— start of Selected extract —

Fortunately, radio shock jock Don Imus created a huge flap by using a racial slur against the Rutgers women's basketball team. Then a few days later, the rape charges against three Duke University lacrosse players were dropped after a year of nonstop controversy.

I may be the only person left on the planet who has doubts about the Duke case. Right from Day One, the right-wing fruit bats were all over the case, calling it politically motivated persecution. Three white athletes accused of assaulting a black exotic dancer at a party. Could it be a politically motivated crusade by an corrupt, ambitious but inept DA playing the race card? Certainly. Could the dismissal have been the result of a politically motivated full court press by right wingers anxious to spring three privileged white kids on the pretext "boys will be boys?" Just as certainly. Only four people know for sure. The right wingers were constantly asking whether there would be the same kind of prosecutorial zeal if the victim had been white and the alleged attackers black. Fair question. Here's another fair question. Would the right wingers have been as vociferous about innocence if the victim had been white and the alleged attackers black?

Two undoubted acts of justice came out of this mess. First, the coach was fired. Well, he resigned, but we all know the drill. Second, the Duke team forfeited the rest of its season.

— end of Selected extract —
— start of Supplied entries —

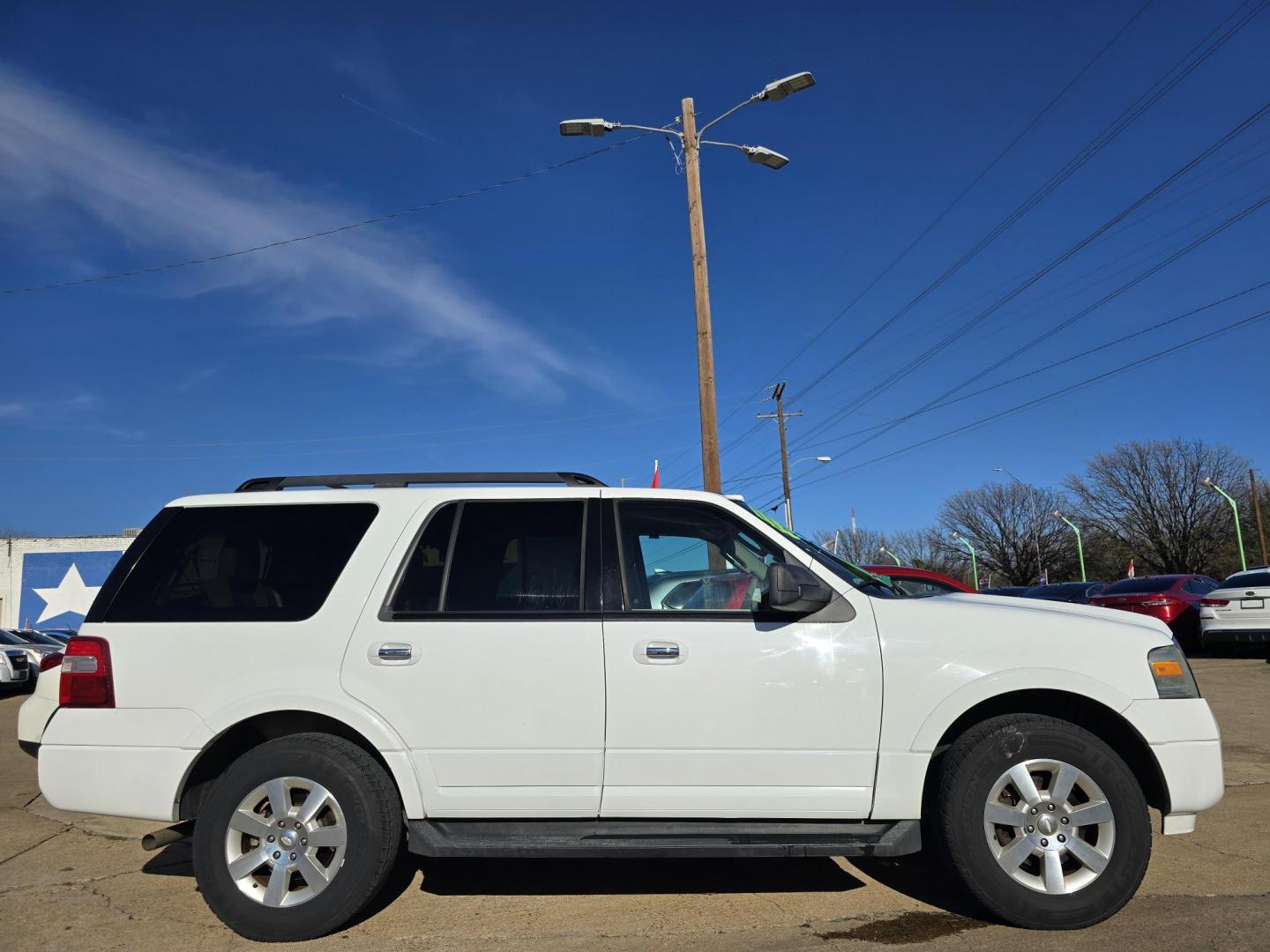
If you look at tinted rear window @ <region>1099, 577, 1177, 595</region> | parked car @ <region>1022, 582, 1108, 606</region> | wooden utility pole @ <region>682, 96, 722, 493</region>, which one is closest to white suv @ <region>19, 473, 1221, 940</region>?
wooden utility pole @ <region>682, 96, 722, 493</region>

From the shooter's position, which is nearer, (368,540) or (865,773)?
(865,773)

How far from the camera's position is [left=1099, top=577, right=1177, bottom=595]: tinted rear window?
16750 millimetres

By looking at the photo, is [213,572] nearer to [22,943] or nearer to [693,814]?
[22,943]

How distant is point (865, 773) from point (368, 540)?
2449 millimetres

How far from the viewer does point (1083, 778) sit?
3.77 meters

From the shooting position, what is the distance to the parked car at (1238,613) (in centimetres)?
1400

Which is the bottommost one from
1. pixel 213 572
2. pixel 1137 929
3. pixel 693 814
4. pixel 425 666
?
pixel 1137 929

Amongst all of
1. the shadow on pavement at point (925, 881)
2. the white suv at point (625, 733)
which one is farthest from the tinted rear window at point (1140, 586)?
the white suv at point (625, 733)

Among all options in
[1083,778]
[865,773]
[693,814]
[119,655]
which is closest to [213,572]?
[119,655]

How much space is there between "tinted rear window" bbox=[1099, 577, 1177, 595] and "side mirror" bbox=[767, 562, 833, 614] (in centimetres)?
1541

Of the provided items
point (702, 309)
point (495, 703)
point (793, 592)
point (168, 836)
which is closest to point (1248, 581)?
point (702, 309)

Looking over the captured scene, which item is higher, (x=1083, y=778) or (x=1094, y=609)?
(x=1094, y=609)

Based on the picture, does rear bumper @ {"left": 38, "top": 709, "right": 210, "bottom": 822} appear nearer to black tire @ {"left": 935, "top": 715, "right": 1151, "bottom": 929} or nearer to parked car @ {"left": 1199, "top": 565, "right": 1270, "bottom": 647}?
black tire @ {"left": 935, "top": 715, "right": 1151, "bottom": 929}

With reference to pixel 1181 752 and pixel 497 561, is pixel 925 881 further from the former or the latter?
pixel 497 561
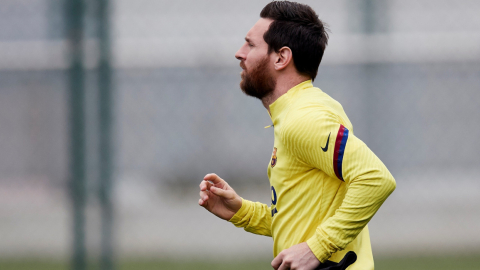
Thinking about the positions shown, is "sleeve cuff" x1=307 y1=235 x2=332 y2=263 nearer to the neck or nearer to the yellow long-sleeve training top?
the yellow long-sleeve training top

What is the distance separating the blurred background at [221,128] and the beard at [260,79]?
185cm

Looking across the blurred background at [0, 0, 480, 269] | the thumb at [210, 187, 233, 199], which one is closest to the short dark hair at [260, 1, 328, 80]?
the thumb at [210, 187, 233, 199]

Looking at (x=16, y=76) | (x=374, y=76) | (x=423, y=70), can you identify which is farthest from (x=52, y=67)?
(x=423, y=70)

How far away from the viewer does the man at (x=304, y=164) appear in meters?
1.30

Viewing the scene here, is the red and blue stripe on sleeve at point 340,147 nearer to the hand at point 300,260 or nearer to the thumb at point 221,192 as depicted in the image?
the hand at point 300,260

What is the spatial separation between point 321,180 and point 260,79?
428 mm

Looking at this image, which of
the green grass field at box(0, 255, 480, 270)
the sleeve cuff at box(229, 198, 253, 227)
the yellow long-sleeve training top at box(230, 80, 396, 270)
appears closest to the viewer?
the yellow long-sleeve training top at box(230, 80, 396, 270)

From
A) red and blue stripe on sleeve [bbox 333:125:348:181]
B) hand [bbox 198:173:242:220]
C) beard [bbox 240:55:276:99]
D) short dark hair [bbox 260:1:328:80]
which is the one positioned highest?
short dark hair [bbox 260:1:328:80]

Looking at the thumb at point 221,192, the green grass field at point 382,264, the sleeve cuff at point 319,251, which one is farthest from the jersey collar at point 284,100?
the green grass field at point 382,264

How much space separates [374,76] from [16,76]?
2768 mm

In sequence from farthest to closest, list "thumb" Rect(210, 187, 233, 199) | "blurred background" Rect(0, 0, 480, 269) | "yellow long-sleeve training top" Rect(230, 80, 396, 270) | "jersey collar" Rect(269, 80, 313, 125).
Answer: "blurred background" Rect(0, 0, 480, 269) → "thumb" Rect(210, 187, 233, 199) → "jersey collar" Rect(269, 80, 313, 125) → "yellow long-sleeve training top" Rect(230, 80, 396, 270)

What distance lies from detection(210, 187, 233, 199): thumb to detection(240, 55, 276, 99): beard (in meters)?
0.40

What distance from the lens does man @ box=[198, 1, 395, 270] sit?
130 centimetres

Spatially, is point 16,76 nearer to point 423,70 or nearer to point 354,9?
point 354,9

— end of Supplied entries —
— start of Supplied entries —

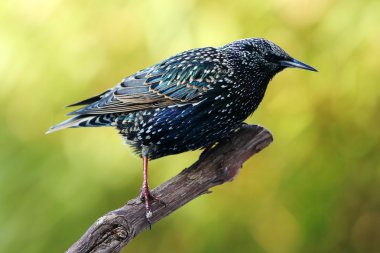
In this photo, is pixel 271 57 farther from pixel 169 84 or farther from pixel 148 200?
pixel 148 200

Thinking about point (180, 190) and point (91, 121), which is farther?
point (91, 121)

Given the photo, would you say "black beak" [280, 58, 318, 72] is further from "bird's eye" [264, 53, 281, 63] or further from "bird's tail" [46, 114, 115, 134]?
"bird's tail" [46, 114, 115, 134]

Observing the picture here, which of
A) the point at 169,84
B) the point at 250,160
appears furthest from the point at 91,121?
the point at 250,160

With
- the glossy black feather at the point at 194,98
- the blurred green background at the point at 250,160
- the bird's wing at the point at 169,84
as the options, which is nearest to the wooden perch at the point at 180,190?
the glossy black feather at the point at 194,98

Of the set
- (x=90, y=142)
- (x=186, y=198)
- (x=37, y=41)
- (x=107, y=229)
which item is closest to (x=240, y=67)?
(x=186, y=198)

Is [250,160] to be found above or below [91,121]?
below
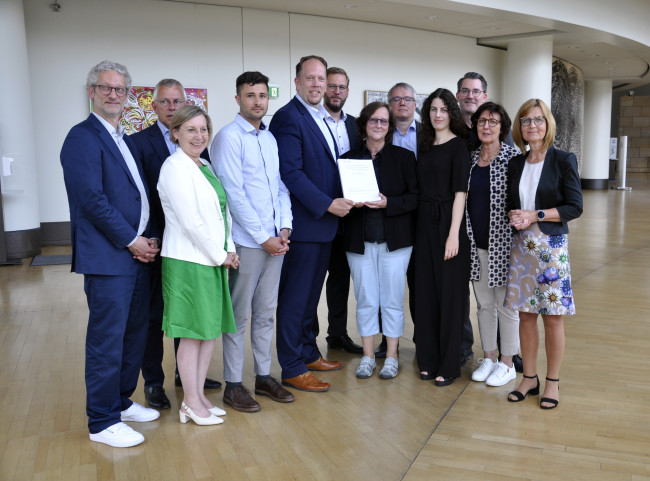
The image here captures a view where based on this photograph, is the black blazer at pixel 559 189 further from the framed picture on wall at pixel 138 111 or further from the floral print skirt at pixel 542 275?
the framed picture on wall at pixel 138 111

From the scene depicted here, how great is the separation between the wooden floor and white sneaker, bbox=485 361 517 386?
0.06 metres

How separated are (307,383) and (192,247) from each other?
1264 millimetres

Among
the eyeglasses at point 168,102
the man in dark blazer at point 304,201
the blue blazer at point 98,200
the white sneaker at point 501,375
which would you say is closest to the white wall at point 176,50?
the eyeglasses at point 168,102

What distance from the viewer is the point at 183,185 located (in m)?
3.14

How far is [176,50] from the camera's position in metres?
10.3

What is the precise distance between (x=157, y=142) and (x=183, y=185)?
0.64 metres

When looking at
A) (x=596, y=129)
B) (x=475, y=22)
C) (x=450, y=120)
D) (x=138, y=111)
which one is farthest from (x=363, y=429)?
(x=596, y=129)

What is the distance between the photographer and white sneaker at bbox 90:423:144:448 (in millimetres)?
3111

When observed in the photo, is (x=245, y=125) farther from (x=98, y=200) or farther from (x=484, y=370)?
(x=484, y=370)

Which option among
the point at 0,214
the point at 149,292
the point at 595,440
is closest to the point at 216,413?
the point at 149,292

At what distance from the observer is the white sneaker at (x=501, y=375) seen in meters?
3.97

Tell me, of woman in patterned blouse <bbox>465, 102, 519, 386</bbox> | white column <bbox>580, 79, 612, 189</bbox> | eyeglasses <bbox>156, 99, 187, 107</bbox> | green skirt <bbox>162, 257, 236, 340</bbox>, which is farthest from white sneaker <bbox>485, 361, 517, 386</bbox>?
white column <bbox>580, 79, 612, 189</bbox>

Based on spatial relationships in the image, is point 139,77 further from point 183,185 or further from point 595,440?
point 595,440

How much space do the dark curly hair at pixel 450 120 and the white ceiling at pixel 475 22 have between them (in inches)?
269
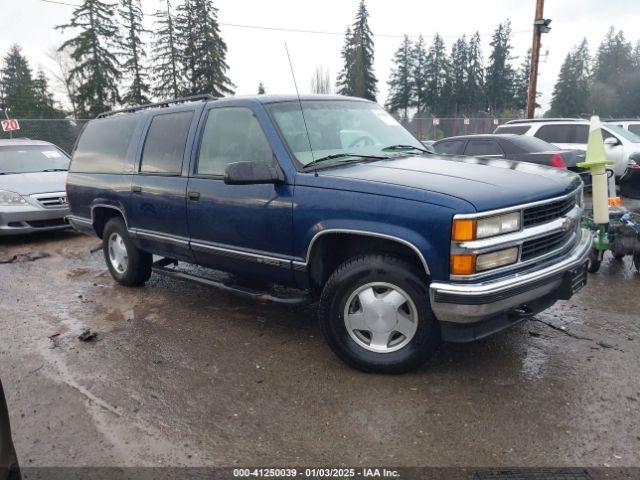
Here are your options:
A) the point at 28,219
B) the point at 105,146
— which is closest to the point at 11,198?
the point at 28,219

— end of Supplied entries —
— start of Supplied entries —

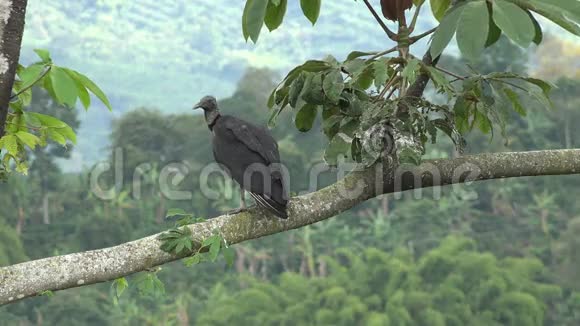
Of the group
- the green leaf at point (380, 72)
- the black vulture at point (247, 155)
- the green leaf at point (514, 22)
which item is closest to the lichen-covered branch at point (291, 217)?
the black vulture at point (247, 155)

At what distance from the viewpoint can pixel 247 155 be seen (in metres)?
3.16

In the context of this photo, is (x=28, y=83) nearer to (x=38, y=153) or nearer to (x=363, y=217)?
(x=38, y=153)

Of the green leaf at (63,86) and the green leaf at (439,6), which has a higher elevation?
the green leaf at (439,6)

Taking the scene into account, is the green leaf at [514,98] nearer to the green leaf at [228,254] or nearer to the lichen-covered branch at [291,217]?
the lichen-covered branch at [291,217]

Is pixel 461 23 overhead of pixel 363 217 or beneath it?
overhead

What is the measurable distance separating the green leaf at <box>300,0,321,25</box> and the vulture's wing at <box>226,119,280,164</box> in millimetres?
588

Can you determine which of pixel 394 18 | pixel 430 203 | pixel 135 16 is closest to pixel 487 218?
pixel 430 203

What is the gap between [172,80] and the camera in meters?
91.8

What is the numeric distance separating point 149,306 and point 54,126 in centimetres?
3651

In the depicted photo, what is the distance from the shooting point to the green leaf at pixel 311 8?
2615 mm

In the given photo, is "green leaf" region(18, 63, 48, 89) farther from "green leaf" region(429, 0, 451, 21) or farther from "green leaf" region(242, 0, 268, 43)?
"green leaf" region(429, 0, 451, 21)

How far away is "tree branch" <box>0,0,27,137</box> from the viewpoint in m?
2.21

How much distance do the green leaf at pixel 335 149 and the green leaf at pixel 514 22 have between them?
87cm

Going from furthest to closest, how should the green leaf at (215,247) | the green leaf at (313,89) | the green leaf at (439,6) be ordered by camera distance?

— end of Supplied entries —

> Tasks for this exercise:
• a. Answer these questions using the commentary on the Duke case:
(i) Which team was the target of Don Imus's racial slur?
(ii) How many Duke University lacrosse players had their rape charges dropped?
(iii) What did the Duke team do with the rest of its season?
• b. Quote each sentence in the second paragraph of the commentary on the Duke case that ends with a question mark.
• c. Reproduce everything in the commentary on the Duke case from "Two undoubted acts" down to "of its season.".

> Solved problems:
• a.
(i) The Rutgers women's basketball team.
(ii) Three.
(iii) It forfeited the rest of its season.

• b.
- Could it be a politically motivated crusade by an corrupt, ambitious but inept DA playing the race card?
- Could the dismissal have been the result of a politically motivated full court press by right wingers anxious to spring three privileged white kids on the pretext "boys will be boys?"
- Would the right wingers have been as vociferous about innocence if the victim had been white and the alleged attackers black?

• c.
Two undoubted acts of justice came out of this mess. First, the coach was fired. Well, he resigned, but we all know the drill. Second, the Duke team forfeited the rest of its season.